+++ Exercise data

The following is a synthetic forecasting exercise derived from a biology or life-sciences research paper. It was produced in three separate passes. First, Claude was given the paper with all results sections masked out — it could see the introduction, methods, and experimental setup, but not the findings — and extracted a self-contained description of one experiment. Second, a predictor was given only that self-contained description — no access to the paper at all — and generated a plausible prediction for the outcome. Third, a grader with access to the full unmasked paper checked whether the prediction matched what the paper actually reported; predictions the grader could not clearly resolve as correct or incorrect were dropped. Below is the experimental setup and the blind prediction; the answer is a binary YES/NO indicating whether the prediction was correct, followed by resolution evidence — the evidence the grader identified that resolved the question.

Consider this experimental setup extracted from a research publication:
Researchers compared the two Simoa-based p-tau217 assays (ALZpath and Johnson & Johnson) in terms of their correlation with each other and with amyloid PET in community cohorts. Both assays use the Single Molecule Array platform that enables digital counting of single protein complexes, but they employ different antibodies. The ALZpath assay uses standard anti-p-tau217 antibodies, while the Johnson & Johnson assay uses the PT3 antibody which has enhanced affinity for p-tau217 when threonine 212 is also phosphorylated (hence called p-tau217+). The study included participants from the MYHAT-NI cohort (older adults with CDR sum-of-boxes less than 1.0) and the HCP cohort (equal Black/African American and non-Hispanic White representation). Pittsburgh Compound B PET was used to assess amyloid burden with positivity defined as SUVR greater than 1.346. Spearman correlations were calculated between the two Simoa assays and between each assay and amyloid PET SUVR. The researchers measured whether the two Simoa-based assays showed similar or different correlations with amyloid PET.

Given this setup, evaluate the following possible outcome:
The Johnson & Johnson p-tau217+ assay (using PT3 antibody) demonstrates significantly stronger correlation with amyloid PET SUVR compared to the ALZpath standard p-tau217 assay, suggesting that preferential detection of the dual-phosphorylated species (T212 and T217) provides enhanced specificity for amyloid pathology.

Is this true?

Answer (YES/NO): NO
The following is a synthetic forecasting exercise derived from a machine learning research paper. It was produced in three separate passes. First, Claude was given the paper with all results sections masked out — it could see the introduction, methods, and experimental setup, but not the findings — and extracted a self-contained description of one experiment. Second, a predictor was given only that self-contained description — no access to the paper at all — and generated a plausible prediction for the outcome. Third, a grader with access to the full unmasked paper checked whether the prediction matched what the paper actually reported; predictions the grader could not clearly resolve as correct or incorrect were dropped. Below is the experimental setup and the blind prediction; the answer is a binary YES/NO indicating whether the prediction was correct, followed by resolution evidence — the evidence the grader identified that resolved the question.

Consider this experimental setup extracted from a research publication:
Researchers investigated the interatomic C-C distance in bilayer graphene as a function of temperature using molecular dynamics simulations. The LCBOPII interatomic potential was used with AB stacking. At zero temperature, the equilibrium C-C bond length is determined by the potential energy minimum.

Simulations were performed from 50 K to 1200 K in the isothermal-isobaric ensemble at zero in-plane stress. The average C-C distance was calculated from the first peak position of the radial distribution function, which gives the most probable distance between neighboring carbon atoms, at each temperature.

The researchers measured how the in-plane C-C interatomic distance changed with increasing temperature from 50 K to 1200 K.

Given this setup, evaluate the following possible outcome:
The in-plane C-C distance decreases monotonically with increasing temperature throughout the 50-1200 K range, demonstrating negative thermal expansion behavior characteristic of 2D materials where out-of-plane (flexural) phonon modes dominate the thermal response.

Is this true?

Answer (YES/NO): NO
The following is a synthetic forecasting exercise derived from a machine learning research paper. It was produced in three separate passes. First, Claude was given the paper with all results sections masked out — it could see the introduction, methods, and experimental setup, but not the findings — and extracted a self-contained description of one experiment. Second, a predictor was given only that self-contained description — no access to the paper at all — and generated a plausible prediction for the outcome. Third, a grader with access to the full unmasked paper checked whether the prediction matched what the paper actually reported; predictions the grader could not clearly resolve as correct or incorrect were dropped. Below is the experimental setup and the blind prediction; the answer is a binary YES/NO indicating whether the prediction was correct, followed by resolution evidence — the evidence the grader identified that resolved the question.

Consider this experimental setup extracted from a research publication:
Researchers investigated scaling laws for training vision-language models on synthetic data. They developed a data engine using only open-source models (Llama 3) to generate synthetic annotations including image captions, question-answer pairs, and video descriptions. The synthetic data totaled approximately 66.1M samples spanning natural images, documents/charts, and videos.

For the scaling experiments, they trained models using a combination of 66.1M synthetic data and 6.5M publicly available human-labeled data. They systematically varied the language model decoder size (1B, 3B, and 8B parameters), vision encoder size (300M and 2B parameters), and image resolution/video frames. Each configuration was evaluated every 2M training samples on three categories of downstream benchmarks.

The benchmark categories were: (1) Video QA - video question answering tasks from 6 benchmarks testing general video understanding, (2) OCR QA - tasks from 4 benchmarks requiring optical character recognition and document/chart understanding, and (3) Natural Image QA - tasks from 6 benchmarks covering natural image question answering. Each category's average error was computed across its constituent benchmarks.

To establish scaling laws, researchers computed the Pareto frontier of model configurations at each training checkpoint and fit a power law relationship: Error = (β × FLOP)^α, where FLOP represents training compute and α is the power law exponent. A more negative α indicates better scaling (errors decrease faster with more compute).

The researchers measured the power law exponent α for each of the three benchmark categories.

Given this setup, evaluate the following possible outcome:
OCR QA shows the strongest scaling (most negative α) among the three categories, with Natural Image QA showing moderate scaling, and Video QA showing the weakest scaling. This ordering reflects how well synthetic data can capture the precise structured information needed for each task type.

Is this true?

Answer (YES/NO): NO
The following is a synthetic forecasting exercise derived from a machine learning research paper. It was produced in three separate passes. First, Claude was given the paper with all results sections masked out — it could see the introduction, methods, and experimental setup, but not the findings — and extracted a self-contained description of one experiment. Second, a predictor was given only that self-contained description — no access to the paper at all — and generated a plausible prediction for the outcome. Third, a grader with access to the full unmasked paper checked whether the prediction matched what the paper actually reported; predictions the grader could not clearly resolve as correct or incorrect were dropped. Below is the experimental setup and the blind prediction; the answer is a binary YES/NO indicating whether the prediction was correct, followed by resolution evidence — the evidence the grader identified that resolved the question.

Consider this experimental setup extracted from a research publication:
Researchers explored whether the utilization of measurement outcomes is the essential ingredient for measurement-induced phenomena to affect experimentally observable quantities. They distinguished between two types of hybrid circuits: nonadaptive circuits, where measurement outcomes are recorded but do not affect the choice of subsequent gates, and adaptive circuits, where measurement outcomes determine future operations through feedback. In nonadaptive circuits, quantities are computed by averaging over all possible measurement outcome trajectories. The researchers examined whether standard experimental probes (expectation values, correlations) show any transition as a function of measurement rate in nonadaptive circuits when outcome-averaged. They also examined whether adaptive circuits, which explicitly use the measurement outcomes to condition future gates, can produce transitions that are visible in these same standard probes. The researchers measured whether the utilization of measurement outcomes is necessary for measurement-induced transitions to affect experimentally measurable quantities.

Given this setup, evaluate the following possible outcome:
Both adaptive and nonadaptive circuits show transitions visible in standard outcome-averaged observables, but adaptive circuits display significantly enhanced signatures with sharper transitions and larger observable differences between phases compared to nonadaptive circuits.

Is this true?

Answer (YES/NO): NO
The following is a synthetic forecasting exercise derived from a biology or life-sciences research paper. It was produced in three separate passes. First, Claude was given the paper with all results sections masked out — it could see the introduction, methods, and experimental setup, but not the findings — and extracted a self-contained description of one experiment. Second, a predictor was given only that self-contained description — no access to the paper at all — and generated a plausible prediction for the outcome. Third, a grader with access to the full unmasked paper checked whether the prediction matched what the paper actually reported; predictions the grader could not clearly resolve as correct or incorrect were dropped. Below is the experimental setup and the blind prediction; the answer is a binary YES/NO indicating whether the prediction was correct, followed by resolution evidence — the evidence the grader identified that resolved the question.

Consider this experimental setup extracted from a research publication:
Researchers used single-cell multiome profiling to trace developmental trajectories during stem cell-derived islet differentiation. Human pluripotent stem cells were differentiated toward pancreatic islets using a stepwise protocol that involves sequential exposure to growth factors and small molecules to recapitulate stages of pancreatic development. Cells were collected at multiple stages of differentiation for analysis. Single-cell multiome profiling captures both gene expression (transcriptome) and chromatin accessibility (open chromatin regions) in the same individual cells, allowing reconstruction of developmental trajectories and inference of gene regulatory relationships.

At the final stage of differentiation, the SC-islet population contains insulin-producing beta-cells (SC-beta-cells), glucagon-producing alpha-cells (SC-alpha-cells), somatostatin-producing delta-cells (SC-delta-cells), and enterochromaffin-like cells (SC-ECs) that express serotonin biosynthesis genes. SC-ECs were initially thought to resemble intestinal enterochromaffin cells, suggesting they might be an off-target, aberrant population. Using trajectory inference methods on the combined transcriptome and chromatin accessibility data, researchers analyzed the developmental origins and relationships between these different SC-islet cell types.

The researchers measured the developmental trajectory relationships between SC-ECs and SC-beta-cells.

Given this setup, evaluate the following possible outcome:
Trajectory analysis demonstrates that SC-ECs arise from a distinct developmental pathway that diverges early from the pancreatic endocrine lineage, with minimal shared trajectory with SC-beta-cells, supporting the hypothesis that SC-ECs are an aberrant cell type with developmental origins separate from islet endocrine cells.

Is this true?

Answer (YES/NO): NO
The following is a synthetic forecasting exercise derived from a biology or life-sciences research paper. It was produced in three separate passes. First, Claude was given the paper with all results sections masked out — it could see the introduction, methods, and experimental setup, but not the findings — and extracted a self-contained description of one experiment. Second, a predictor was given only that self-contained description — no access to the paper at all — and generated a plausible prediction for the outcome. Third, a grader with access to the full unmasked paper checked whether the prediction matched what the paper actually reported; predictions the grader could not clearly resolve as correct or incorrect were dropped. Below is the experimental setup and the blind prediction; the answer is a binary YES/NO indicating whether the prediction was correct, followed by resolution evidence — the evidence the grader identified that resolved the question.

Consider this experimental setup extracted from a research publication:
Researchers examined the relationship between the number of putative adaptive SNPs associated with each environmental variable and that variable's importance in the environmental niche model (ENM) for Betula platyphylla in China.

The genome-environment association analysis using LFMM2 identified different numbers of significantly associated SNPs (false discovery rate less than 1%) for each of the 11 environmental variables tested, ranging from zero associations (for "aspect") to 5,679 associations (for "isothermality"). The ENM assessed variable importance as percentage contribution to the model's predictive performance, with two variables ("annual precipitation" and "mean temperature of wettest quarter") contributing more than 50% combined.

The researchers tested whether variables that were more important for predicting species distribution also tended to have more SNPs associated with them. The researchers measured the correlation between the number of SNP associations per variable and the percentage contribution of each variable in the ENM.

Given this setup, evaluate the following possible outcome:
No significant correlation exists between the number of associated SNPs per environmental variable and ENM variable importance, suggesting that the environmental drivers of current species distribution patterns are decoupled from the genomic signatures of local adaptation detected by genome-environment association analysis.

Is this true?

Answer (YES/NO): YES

++++++

Goal of the exercise: Only a number is wanted here: the count of lines in the material above that contain "increasing".

Expected answer: 2